# [Stored data]
== == ==
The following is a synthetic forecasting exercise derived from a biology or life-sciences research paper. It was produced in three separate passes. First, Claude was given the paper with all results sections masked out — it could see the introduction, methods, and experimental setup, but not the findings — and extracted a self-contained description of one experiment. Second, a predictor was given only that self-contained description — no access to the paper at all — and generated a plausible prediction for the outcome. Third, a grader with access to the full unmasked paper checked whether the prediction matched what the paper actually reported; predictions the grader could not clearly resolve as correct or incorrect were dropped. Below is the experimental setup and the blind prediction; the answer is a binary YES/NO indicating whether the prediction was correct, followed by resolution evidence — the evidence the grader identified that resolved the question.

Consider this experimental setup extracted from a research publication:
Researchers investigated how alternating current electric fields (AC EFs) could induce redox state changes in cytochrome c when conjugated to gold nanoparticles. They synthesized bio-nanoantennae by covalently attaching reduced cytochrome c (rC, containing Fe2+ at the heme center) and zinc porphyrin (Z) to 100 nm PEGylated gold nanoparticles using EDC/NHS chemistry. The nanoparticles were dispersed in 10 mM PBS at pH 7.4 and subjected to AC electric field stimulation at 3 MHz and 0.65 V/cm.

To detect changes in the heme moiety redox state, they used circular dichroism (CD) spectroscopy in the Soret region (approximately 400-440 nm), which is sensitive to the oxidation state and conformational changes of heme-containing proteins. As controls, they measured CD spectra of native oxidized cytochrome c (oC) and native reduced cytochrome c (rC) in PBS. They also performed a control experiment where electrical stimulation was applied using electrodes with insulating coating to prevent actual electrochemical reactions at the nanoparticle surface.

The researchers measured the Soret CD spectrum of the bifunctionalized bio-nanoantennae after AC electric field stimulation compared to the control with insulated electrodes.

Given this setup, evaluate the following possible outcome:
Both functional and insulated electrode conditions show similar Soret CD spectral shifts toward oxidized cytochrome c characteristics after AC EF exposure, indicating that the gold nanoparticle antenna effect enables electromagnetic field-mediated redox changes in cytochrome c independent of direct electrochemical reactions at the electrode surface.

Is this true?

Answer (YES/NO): NO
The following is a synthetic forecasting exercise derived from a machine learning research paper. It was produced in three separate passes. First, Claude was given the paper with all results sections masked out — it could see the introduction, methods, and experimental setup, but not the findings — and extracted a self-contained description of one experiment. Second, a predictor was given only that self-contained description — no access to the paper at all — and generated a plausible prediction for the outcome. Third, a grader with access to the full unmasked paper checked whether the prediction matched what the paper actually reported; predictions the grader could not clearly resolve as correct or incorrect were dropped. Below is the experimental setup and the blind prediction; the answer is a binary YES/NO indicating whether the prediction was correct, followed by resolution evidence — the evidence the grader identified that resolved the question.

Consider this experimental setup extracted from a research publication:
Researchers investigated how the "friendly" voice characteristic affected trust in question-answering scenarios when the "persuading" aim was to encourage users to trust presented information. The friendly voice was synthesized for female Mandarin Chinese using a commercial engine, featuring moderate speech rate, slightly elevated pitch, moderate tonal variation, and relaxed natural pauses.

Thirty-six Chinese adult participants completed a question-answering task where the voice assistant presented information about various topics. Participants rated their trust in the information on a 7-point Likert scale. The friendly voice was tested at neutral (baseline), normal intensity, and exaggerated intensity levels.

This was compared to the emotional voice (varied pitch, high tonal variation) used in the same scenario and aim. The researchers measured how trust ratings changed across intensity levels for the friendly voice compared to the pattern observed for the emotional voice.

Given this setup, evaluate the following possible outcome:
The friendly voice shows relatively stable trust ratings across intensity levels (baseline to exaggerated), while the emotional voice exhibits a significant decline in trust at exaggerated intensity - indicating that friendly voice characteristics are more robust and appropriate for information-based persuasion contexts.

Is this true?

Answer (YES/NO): NO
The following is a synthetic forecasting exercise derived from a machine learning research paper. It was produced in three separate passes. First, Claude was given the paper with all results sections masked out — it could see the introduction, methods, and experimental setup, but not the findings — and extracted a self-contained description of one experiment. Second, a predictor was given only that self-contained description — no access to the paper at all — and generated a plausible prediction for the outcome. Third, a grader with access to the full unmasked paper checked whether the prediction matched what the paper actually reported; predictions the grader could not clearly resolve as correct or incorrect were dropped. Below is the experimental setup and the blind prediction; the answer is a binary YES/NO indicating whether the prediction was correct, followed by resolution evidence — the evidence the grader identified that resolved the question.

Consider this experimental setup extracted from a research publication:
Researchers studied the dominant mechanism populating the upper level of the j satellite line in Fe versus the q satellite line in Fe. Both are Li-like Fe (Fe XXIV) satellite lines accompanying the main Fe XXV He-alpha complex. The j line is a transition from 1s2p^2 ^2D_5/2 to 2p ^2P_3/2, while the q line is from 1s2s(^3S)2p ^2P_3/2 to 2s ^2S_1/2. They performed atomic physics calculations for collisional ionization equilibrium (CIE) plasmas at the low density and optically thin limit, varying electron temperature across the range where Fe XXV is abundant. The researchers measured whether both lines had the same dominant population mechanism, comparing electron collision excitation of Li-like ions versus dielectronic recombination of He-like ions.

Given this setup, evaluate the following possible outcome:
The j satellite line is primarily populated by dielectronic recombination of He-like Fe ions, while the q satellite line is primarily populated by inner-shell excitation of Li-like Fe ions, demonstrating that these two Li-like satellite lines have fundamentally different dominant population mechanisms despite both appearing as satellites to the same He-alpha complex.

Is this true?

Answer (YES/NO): YES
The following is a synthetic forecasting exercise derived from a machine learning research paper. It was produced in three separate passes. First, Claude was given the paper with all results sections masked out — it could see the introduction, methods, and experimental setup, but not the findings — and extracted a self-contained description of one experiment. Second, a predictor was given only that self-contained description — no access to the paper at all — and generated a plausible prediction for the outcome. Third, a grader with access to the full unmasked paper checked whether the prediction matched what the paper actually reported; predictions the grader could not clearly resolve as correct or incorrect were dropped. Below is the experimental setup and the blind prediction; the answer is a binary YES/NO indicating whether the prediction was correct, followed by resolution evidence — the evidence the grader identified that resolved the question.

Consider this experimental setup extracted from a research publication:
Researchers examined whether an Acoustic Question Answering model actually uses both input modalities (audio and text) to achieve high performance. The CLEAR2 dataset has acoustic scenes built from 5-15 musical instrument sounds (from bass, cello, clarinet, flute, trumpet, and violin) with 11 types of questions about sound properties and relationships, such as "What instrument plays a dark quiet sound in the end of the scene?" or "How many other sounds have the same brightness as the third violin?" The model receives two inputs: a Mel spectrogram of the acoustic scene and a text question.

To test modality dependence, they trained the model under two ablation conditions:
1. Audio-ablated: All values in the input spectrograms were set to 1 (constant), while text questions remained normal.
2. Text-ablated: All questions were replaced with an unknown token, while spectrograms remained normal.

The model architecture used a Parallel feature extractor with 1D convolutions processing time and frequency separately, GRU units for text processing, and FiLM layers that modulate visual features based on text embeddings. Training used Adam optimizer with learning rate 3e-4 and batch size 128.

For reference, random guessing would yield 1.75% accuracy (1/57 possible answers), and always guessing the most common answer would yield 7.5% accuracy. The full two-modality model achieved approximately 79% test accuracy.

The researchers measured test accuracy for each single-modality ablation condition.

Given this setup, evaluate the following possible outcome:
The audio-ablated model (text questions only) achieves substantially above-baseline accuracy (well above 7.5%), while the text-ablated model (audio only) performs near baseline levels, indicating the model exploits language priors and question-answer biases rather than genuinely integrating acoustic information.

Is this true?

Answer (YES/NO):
== == ==
# [What is expected]
Each record must be returned in full and exactly.

# [Exercise answer]
The following is a synthetic forecasting exercise derived from a biology or life-sciences research paper. It was produced in three separate passes. First, Claude was given the paper with all results sections masked out — it could see the introduction, methods, and experimental setup, but not the findings — and extracted a self-contained description of one experiment. Second, a predictor was given only that self-contained description — no access to the paper at all — and generated a plausible prediction for the outcome. Third, a grader with access to the full unmasked paper checked whether the prediction matched what the paper actually reported; predictions the grader could not clearly resolve as correct or incorrect were dropped. Below is the experimental setup and the blind prediction; the answer is a binary YES/NO indicating whether the prediction was correct, followed by resolution evidence — the evidence the grader identified that resolved the question.

Consider this experimental setup extracted from a research publication:
Researchers investigated how alternating current electric fields (AC EFs) could induce redox state changes in cytochrome c when conjugated to gold nanoparticles. They synthesized bio-nanoantennae by covalently attaching reduced cytochrome c (rC, containing Fe2+ at the heme center) and zinc porphyrin (Z) to 100 nm PEGylated gold nanoparticles using EDC/NHS chemistry. The nanoparticles were dispersed in 10 mM PBS at pH 7.4 and subjected to AC electric field stimulation at 3 MHz and 0.65 V/cm.

To detect changes in the heme moiety redox state, they used circular dichroism (CD) spectroscopy in the Soret region (approximately 400-440 nm), which is sensitive to the oxidation state and conformational changes of heme-containing proteins. As controls, they measured CD spectra of native oxidized cytochrome c (oC) and native reduced cytochrome c (rC) in PBS. They also performed a control experiment where electrical stimulation was applied using electrodes with insulating coating to prevent actual electrochemical reactions at the nanoparticle surface.

The researchers measured the Soret CD spectrum of the bifunctionalized bio-nanoantennae after AC electric field stimulation compared to the control with insulated electrodes.

Given this setup, evaluate the following possible outcome:
Both functional and insulated electrode conditions show similar Soret CD spectral shifts toward oxidized cytochrome c characteristics after AC EF exposure, indicating that the gold nanoparticle antenna effect enables electromagnetic field-mediated redox changes in cytochrome c independent of direct electrochemical reactions at the electrode surface.

Is this true?

Answer (YES/NO): NO
The following is a synthetic forecasting exercise derived from a machine learning research paper. It was produced in three separate passes. First, Claude was given the paper with all results sections masked out — it could see the introduction, methods, and experimental setup, but not the findings — and extracted a self-contained description of one experiment. Second, a predictor was given only that self-contained description — no access to the paper at all — and generated a plausible prediction for the outcome. Third, a grader with access to the full unmasked paper checked whether the prediction matched what the paper actually reported; predictions the grader could not clearly resolve as correct or incorrect were dropped. Below is the experimental setup and the blind prediction; the answer is a binary YES/NO indicating whether the prediction was correct, followed by resolution evidence — the evidence the grader identified that resolved the question.

Consider this experimental setup extracted from a research publication:
Researchers investigated how the "friendly" voice characteristic affected trust in question-answering scenarios when the "persuading" aim was to encourage users to trust presented information. The friendly voice was synthesized for female Mandarin Chinese using a commercial engine, featuring moderate speech rate, slightly elevated pitch, moderate tonal variation, and relaxed natural pauses.

Thirty-six Chinese adult participants completed a question-answering task where the voice assistant presented information about various topics. Participants rated their trust in the information on a 7-point Likert scale. The friendly voice was tested at neutral (baseline), normal intensity, and exaggerated intensity levels.

This was compared to the emotional voice (varied pitch, high tonal variation) used in the same scenario and aim. The researchers measured how trust ratings changed across intensity levels for the friendly voice compared to the pattern observed for the emotional voice.

Given this setup, evaluate the following possible outcome:
The friendly voice shows relatively stable trust ratings across intensity levels (baseline to exaggerated), while the emotional voice exhibits a significant decline in trust at exaggerated intensity - indicating that friendly voice characteristics are more robust and appropriate for information-based persuasion contexts.

Is this true?

Answer (YES/NO): NO
The following is a synthetic forecasting exercise derived from a machine learning research paper. It was produced in three separate passes. First, Claude was given the paper with all results sections masked out — it could see the introduction, methods, and experimental setup, but not the findings — and extracted a self-contained description of one experiment. Second, a predictor was given only that self-contained description — no access to the paper at all — and generated a plausible prediction for the outcome. Third, a grader with access to the full unmasked paper checked whether the prediction matched what the paper actually reported; predictions the grader could not clearly resolve as correct or incorrect were dropped. Below is the experimental setup and the blind prediction; the answer is a binary YES/NO indicating whether the prediction was correct, followed by resolution evidence — the evidence the grader identified that resolved the question.

Consider this experimental setup extracted from a research publication:
Researchers studied the dominant mechanism populating the upper level of the j satellite line in Fe versus the q satellite line in Fe. Both are Li-like Fe (Fe XXIV) satellite lines accompanying the main Fe XXV He-alpha complex. The j line is a transition from 1s2p^2 ^2D_5/2 to 2p ^2P_3/2, while the q line is from 1s2s(^3S)2p ^2P_3/2 to 2s ^2S_1/2. They performed atomic physics calculations for collisional ionization equilibrium (CIE) plasmas at the low density and optically thin limit, varying electron temperature across the range where Fe XXV is abundant. The researchers measured whether both lines had the same dominant population mechanism, comparing electron collision excitation of Li-like ions versus dielectronic recombination of He-like ions.

Given this setup, evaluate the following possible outcome:
The j satellite line is primarily populated by dielectronic recombination of He-like Fe ions, while the q satellite line is primarily populated by inner-shell excitation of Li-like Fe ions, demonstrating that these two Li-like satellite lines have fundamentally different dominant population mechanisms despite both appearing as satellites to the same He-alpha complex.

Is this true?

Answer (YES/NO): YES
The following is a synthetic forecasting exercise derived from a machine learning research paper. It was produced in three separate passes. First, Claude was given the paper with all results sections masked out — it could see the introduction, methods, and experimental setup, but not the findings — and extracted a self-contained description of one experiment. Second, a predictor was given only that self-contained description — no access to the paper at all — and generated a plausible prediction for the outcome. Third, a grader with access to the full unmasked paper checked whether the prediction matched what the paper actually reported; predictions the grader could not clearly resolve as correct or incorrect were dropped. Below is the experimental setup and the blind prediction; the answer is a binary YES/NO indicating whether the prediction was correct, followed by resolution evidence — the evidence the grader identified that resolved the question.

Consider this experimental setup extracted from a research publication:
Researchers examined whether an Acoustic Question Answering model actually uses both input modalities (audio and text) to achieve high performance. The CLEAR2 dataset has acoustic scenes built from 5-15 musical instrument sounds (from bass, cello, clarinet, flute, trumpet, and violin) with 11 types of questions about sound properties and relationships, such as "What instrument plays a dark quiet sound in the end of the scene?" or "How many other sounds have the same brightness as the third violin?" The model receives two inputs: a Mel spectrogram of the acoustic scene and a text question.

To test modality dependence, they trained the model under two ablation conditions:
1. Audio-ablated: All values in the input spectrograms were set to 1 (constant), while text questions remained normal.
2. Text-ablated: All questions were replaced with an unknown token, while spectrograms remained normal.

The model architecture used a Parallel feature extractor with 1D convolutions processing time and frequency separately, GRU units for text processing, and FiLM layers that modulate visual features based on text embeddings. Training used Adam optimizer with learning rate 3e-4 and batch size 128.

For reference, random guessing would yield 1.75% accuracy (1/57 possible answers), and always guessing the most common answer would yield 7.5% accuracy. The full two-modality model achieved approximately 79% test accuracy.

The researchers measured test accuracy for each single-modality ablation condition.

Given this setup, evaluate the following possible outcome:
The audio-ablated model (text questions only) achieves substantially above-baseline accuracy (well above 7.5%), while the text-ablated model (audio only) performs near baseline levels, indicating the model exploits language priors and question-answer biases rather than genuinely integrating acoustic information.

Is this true?

Answer (YES/NO):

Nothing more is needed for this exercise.